Ulcerative colitis (6 to 17 years): 5 mg/kg given as an intravenous infusion followed by additional 5 mg/kg infusion doses at 2 and 6 weeks after the first infusion, then every 8 weeks thereafter. Available data do not support further infliximab treatment in paediatric patients not responding within the first 8 weeks of treatment (see Pharmacology: Pharmacodynamics under Actions).
The safety and efficacy of Remsima have not been studied in children with ulcerative colitis below the age of 6 years. Currently available pharmacokinetic data are described in Pharmacology: Pharmacokinetics under Actions but no recommendation on a posology can be made in children younger than 6 years.
Psoriasis: The safety and efficacy of Remsima in children and adolescents younger than 18 years in the indication psoriasis have not been established. Currently available data are described in Pharmacology: Pharmacokinetics under Actions but no recommendation on a posology can be made.
Juvenile idiopathic arthritis, psoriatic arthritis and ankylosing spondylitis: The safety and efficacy of Remsima in children and adolescents younger than 18 years in the indications juvenile idiopathic arthritis, psoriatic arthritis and ankylosing spondylitis have not been established. Currently available data are described in Pharmacology: Pharmacokinetics under Actions but no recommendation on a posology can be made.
Juvenile rheumatoid arthritis: The safety and efficacy of Remsima in children and adolescents younger than 18 years in the indication juvenile rheumatoid arthritis have not been established. Currently available data are described in Adverse Reactions and Pharmacology: Pharmacokinetics under Actions but no recommendation on a posology can be made.
Impaired renal and/or hepatic function: Remsima has not been studied in these patient populations. No dose recommendations can be made (see Pharmacology: Pharmacokinetics under Actions).
Method of administration: Remsima should be administered intravenously over a 2 hour period. All patients administered Remsima are to be observed for at least 1-2 hours post-infusion for acute infusion-related reactions. Emergency equipment, such as adrenaline, antihistamines, corticosteroids and an artificial airway must be available. Patients may be pre-treated with e.g., an antihistamine, hydrocortisone and/or paracetamol and infusion rate may be slowed in order to decrease the risk of infusion-related reactions especially if infusion-related reactions have occurred previously (see Precautions).
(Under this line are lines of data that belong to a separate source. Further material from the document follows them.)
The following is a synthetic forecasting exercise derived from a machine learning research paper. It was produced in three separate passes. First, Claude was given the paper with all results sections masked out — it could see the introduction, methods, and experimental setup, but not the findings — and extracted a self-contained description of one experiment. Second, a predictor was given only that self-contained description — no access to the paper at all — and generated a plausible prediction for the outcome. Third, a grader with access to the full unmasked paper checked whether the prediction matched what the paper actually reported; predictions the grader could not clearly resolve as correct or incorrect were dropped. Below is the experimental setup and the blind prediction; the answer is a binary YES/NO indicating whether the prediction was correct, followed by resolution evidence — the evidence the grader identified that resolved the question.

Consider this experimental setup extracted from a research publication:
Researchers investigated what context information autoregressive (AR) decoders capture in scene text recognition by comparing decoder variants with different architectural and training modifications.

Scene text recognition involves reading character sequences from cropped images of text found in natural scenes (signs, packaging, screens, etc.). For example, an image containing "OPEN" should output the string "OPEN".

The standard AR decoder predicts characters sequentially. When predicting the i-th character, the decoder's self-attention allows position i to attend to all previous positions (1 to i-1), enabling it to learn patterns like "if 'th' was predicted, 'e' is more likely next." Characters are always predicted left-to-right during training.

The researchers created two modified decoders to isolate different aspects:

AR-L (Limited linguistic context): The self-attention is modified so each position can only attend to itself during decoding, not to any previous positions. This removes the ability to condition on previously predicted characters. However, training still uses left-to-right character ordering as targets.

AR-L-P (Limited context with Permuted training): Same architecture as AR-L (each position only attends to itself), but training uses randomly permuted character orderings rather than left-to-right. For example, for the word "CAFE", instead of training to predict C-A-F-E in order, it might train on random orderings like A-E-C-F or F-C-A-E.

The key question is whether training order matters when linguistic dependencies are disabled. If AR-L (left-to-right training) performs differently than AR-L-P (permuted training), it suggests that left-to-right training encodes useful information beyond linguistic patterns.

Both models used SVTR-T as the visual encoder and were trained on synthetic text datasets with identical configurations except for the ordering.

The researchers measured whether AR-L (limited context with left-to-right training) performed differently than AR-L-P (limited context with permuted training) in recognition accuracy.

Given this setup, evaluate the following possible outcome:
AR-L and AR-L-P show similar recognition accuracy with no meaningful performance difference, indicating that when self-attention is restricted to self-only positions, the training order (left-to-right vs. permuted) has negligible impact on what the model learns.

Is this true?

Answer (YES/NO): NO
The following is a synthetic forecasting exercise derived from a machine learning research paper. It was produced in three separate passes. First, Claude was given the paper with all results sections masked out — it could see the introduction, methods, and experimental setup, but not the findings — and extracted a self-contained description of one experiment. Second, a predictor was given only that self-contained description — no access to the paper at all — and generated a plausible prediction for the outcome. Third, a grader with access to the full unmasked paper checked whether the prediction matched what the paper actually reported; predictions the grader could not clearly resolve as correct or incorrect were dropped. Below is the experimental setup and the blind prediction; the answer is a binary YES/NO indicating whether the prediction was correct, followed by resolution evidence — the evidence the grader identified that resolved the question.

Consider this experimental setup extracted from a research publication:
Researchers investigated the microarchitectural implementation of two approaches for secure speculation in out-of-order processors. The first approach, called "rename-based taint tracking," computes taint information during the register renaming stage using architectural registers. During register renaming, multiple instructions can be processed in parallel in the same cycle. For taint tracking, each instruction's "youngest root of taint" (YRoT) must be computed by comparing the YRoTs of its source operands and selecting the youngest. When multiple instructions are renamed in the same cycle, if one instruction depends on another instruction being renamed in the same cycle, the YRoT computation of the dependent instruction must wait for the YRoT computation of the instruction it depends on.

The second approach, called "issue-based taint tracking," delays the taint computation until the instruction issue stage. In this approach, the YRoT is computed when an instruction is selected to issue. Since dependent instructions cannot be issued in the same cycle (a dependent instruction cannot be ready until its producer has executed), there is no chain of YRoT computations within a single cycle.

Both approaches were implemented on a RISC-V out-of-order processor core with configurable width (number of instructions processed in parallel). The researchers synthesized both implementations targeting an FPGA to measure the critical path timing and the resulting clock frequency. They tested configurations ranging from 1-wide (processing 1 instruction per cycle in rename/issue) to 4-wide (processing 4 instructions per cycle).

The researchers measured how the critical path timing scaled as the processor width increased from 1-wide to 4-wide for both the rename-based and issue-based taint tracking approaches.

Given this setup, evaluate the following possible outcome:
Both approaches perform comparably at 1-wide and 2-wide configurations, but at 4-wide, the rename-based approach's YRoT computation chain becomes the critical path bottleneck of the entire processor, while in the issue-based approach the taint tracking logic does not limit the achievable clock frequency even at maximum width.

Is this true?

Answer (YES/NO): NO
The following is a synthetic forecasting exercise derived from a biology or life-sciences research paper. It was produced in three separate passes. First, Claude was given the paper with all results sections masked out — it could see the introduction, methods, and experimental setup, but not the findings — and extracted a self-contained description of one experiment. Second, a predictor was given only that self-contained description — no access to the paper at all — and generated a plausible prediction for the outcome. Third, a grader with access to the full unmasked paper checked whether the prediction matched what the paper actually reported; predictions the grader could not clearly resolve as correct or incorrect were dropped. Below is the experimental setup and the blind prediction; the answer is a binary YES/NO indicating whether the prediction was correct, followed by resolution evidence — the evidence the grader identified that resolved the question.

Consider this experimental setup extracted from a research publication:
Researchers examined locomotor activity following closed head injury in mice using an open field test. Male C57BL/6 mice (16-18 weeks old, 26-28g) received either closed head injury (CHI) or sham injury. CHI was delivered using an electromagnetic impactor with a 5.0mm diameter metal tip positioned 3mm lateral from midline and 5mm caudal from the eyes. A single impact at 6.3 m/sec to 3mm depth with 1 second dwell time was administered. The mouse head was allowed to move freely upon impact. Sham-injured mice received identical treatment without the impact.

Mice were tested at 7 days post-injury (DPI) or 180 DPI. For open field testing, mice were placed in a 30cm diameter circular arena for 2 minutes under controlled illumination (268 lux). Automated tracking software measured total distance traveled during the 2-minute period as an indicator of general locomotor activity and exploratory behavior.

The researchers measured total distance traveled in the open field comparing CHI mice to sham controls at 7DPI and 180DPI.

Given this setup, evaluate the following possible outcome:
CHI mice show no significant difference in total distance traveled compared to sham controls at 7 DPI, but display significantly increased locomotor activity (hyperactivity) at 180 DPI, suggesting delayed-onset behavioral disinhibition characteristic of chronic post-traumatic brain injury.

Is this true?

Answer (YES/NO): NO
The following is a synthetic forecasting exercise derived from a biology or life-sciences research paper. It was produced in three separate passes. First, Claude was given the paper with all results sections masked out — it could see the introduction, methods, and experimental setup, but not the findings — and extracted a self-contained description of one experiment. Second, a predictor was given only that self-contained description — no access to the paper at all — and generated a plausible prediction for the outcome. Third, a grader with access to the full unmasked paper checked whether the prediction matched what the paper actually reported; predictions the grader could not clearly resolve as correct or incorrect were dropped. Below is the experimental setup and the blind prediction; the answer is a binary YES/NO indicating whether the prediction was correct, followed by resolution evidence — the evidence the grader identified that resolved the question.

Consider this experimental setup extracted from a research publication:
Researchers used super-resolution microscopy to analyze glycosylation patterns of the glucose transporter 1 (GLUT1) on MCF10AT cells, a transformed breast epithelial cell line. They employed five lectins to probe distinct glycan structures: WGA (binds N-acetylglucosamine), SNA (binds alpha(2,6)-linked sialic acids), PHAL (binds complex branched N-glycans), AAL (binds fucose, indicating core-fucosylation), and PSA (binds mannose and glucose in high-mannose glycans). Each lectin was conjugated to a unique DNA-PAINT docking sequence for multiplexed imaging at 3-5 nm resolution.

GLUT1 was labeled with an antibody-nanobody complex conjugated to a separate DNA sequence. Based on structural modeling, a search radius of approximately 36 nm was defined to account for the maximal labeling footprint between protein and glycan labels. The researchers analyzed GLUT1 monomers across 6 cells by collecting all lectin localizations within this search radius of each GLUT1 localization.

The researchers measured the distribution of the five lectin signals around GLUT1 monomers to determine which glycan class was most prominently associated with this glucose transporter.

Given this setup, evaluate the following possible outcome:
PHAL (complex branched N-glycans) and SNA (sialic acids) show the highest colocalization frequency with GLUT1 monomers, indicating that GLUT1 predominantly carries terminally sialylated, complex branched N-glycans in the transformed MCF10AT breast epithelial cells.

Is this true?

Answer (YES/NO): NO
Shortened infusions across adult indications: In carefully selected adult patients who have tolerated at least 3 initial 2-hour infusions of Remsima (induction phase) and are receiving maintenance therapy, consideration may be given to administering subsequent infusions over a period of not less than 1 hour. If an infusion reaction occurs in association with a shortened infusion, a slower infusion rate may be considered for future infusions if treatment is to be continued. Shortened infusions at doses >6 mg/kg have not been studied (see Adverse Reactions).
For preparation and administration instructions, see Cautions for Usage.